Michael Nitsche von Manroland führte zunächst in die Kaltfolientechnik ein und zeigte, was sich mit dieser Technologie alles herstellen lässt und wo die Stärken liegen. Besonders beeindruckend war zu sehen, wie feine Strukturen sich mit Kaltfolie drucken lassen. Kaltfolie kann auch eine alternative für metallisierte Bedruckstoffe sein und hat zudem den Vorteil, dass sich an den Stellen, an denen die Folie nicht aufgetragen wird, das Papier darunter ganz normal bedrucken lässt. Nitsche wies allerdings auch darauf hin, dass das Zusammenspiel von Papier, Haftfarbe und Folie einige Erfahrung fordert und die Rüstzeiten der Maschine zudem recht hoch sind.
Günther Garvs von der Hamburger Beratungsgesellschaft Code-n-Key Solution erklärte im Anschluss daran den Nutzen von Veredelungs- und Sicherheitstechnologien im Druck für die Produktsicherheit. Dabei kann es sich um für jeden sichtbare Maßnahmen wie eine aufwendig veredelte Produktverpackung handeln, die nur schwer zu kopieren ist und dem Kunden daher eine gewisse Sicherheit gibt, ein Original zu erwerben. Möglich sind aber auch "unsichtbare" Sicherheitsmaßnahmen, mit deren Hilfe später die Dokumentation von Missbräuchen möglich ist, wie zum Beispiel einzigartige Sicherheitsfarben und Mikropunkte.
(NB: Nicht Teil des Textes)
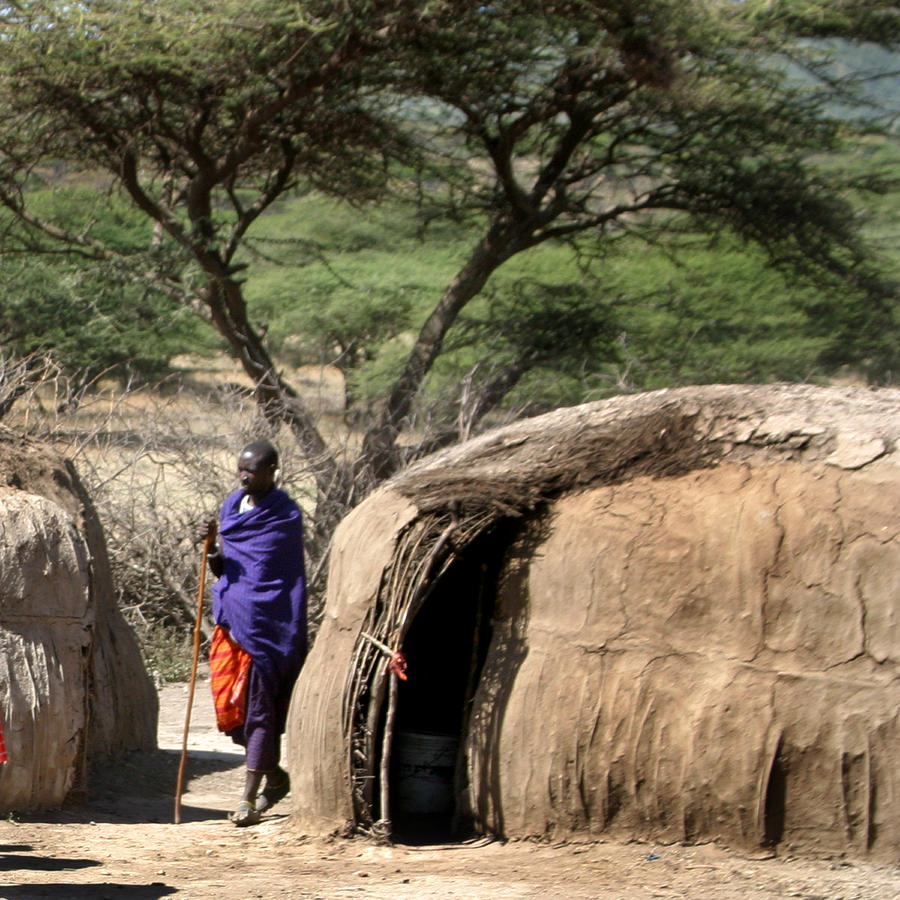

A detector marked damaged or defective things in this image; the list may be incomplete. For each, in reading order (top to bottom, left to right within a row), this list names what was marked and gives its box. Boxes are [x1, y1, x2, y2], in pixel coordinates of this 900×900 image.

cracked mud wall [0, 432, 156, 812]
cracked mud wall [468, 464, 896, 856]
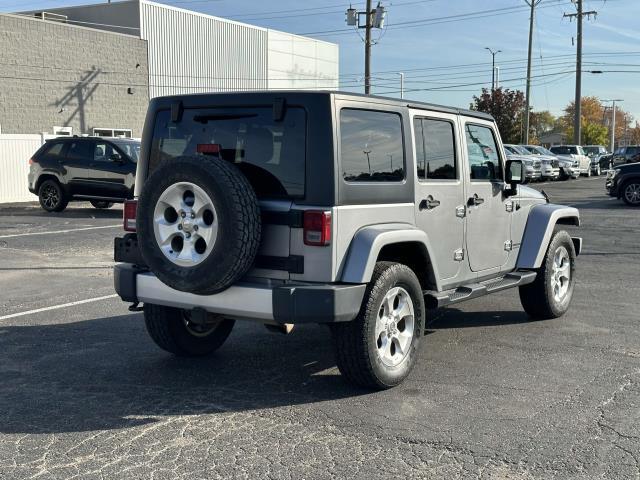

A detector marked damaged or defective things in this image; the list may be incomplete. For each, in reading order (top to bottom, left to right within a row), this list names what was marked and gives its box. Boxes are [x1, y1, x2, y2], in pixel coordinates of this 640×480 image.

cracked pavement [0, 178, 636, 478]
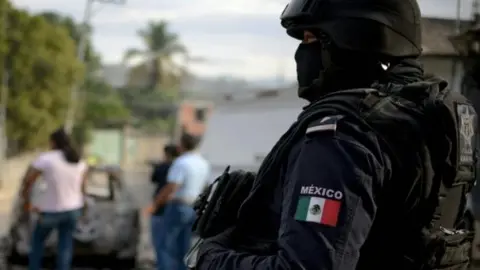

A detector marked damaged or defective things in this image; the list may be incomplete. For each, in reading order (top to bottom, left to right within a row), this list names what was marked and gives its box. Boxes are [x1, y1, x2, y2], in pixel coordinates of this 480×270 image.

burned vehicle [2, 165, 141, 268]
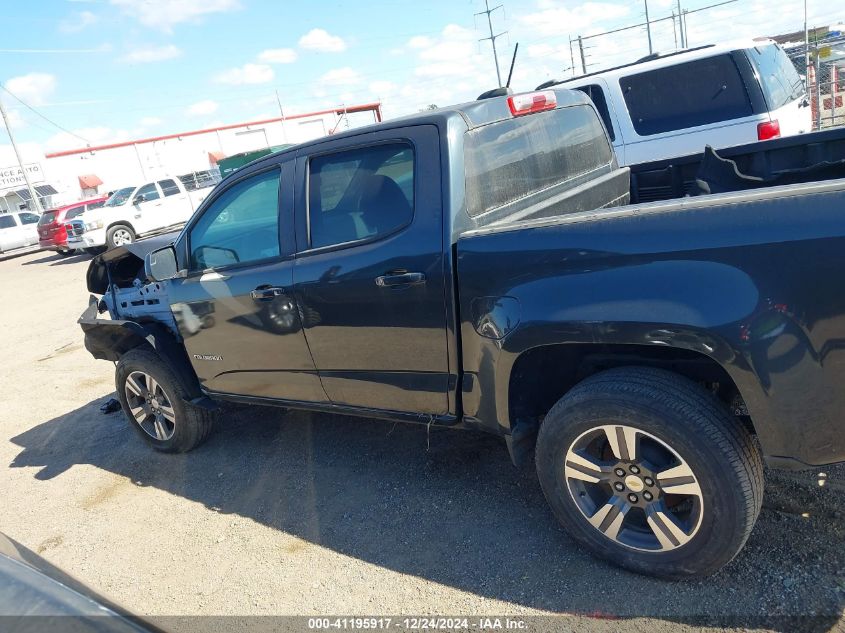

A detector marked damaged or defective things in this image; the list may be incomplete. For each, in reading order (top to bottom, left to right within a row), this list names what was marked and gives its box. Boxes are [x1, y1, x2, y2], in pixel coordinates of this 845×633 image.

crumpled hood [85, 231, 178, 296]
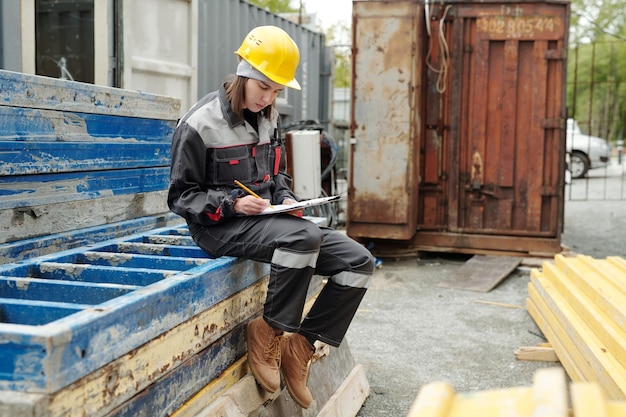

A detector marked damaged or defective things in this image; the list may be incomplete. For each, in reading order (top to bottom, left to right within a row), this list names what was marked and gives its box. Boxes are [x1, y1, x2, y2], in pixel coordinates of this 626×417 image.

rusty shipping container [348, 0, 568, 255]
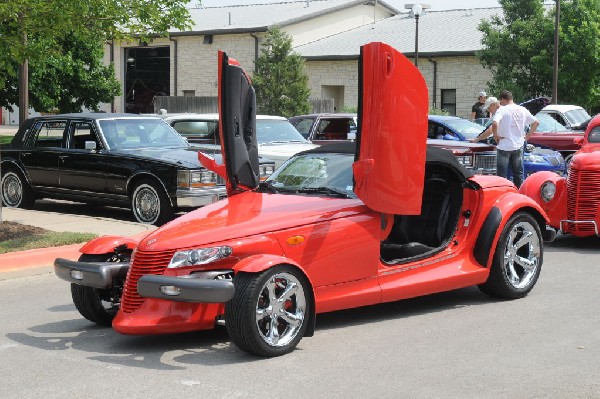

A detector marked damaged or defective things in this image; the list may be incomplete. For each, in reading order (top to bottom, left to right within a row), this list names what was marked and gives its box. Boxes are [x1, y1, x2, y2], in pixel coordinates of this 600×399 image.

exposed front wheel [0, 172, 34, 209]
exposed front wheel [129, 180, 171, 227]
exposed front wheel [70, 255, 126, 326]
exposed front wheel [224, 268, 310, 358]
exposed front wheel [478, 214, 544, 298]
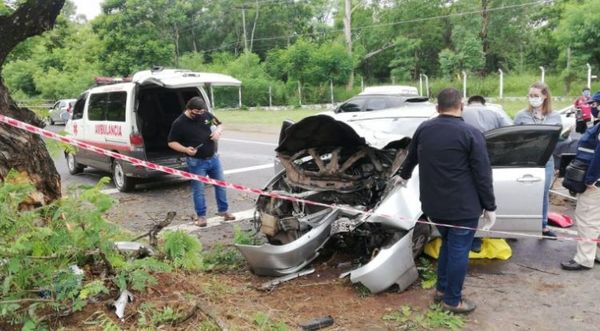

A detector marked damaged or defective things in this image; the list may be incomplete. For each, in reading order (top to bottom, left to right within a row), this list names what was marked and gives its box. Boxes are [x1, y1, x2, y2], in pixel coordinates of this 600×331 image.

wrecked silver car [236, 110, 564, 294]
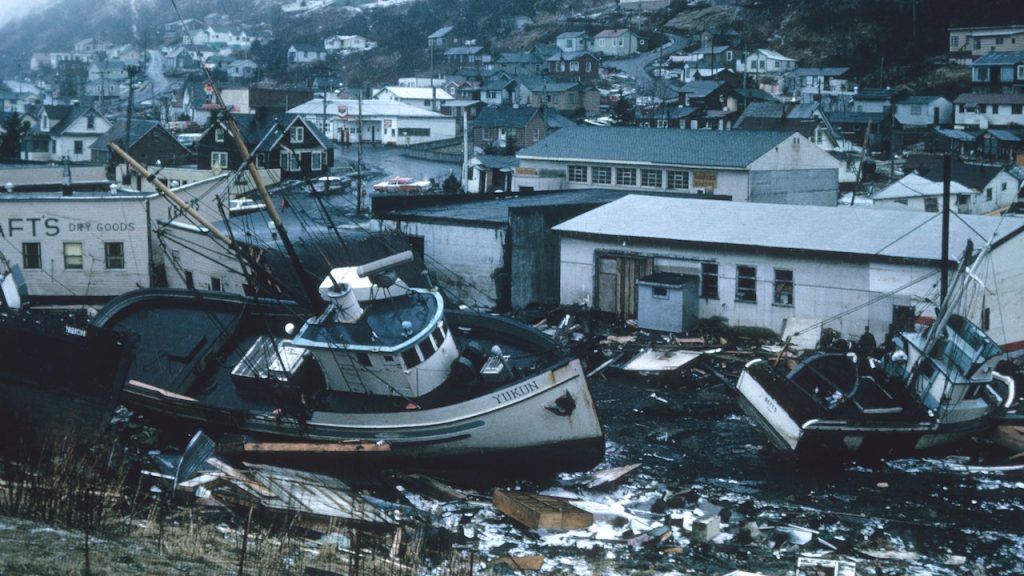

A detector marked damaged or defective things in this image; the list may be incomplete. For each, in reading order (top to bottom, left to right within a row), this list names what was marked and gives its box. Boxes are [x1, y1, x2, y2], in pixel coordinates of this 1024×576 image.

damaged wooden boat [92, 251, 604, 472]
damaged wooden boat [736, 243, 1016, 460]
broken timber [494, 488, 592, 528]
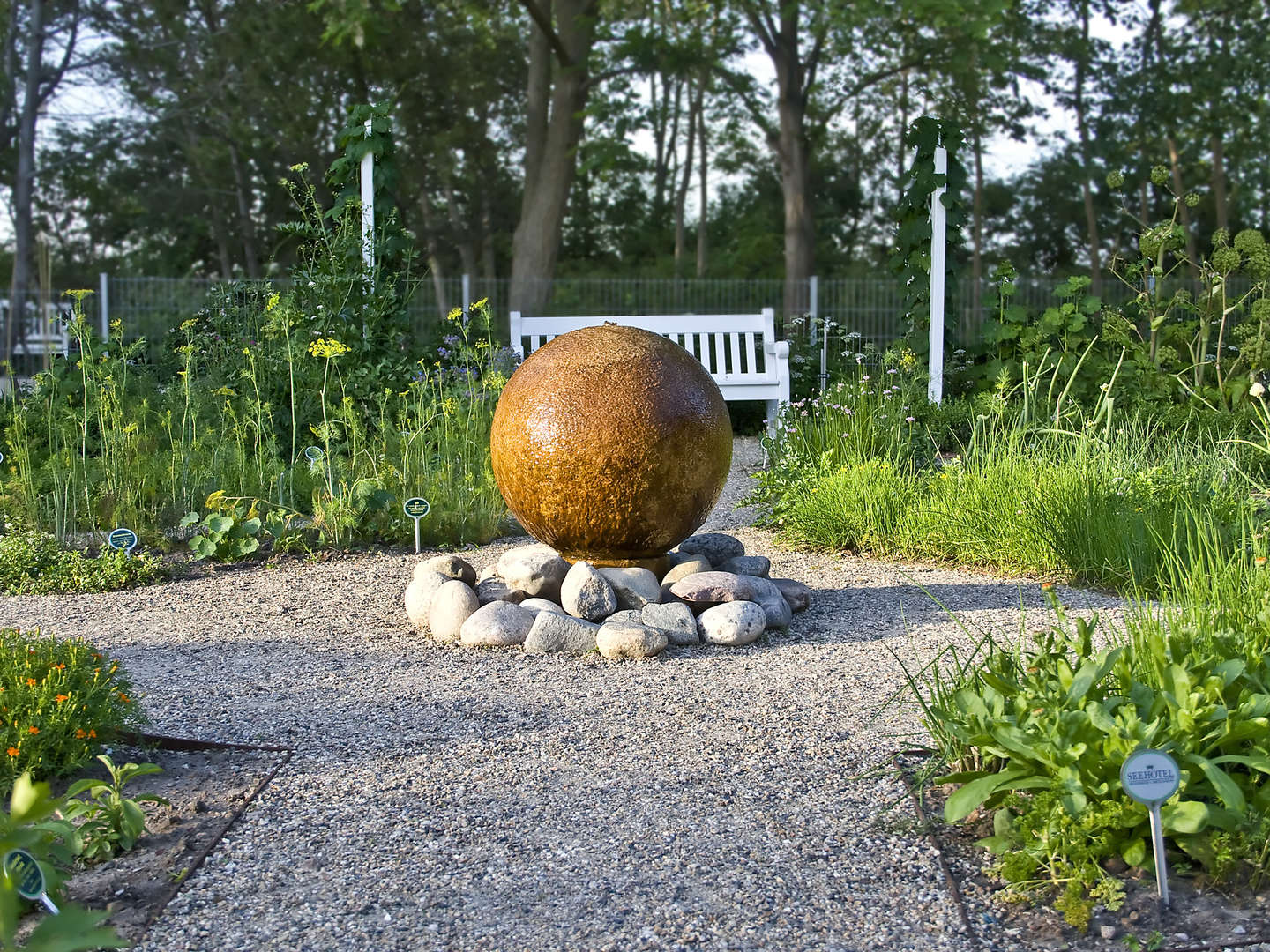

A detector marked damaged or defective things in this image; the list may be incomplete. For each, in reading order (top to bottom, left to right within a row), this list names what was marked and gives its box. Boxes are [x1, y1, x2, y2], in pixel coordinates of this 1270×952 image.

rusty metal edging strip [111, 736, 295, 933]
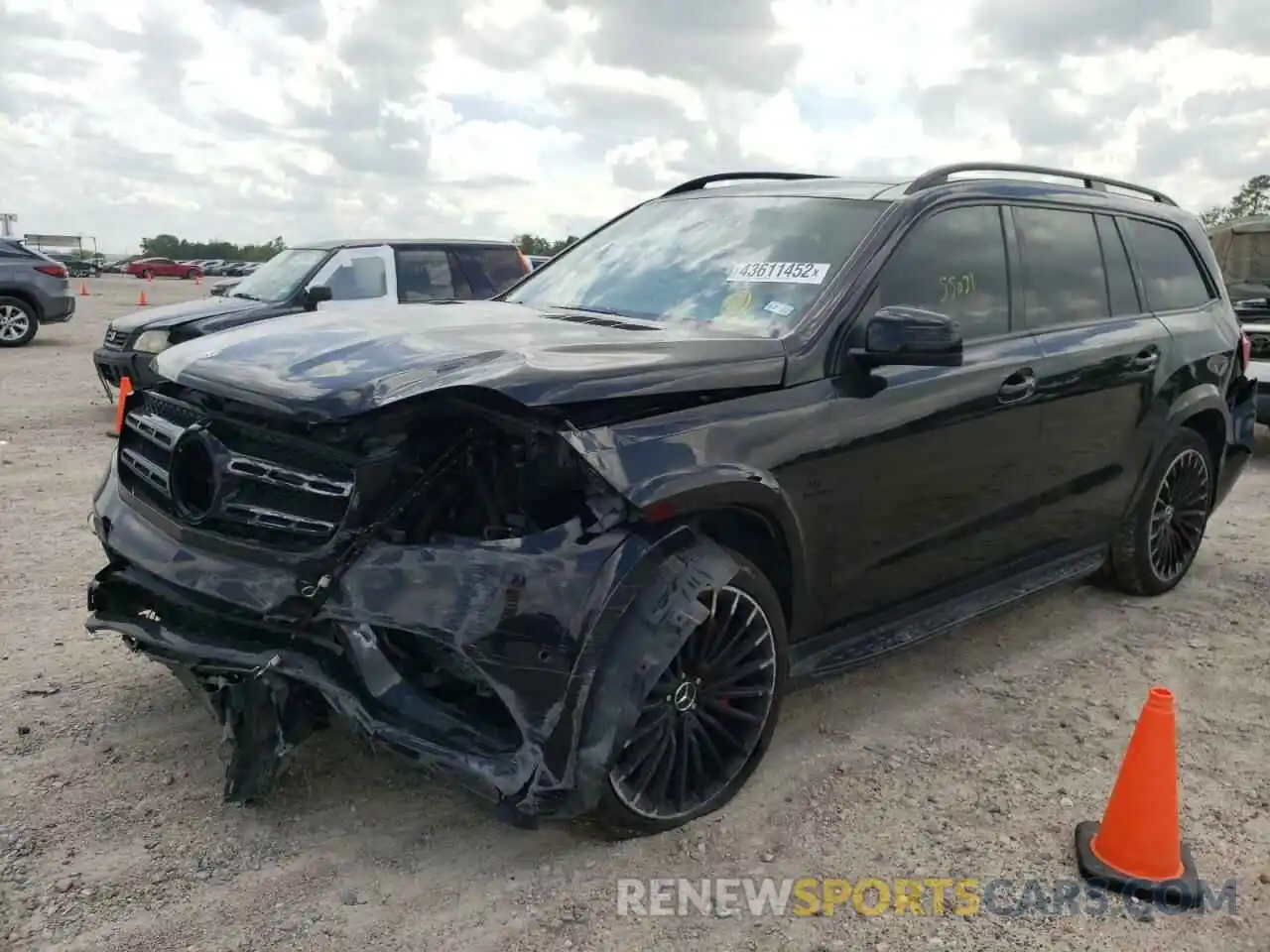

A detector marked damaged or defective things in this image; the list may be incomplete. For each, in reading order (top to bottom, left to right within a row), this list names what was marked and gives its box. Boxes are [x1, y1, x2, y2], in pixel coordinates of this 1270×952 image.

crumpled hood [107, 297, 261, 332]
crumpled hood [148, 298, 782, 416]
detached front bumper [86, 456, 736, 827]
damaged front end [84, 383, 741, 832]
damaged front tire [594, 555, 782, 837]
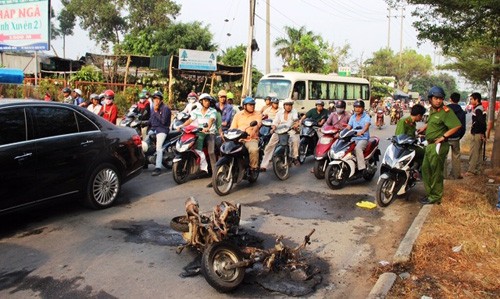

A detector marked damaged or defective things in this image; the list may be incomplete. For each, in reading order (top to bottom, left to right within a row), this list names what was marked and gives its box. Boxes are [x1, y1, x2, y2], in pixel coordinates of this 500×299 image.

burned motorcycle [170, 198, 314, 294]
Die spektakulärsten Augenblicke des Abends gehörten allerdings Oliver Muth von der Berliner Bundesdruckerei. Er zeigte Beispiele für neue, elektronisch gesicherte Ausweisdokumente, die über ein integriertes Bewegtbild-Display für Fotos beziehungsweise für Texte verfügen. Auch gedruckte RFID-Etiketten gab es zu sehen.
Im Anschluss klang dann der Abend bei einem klassischen Berliner Büffet mit Buletten und Gulaschsuppe aus.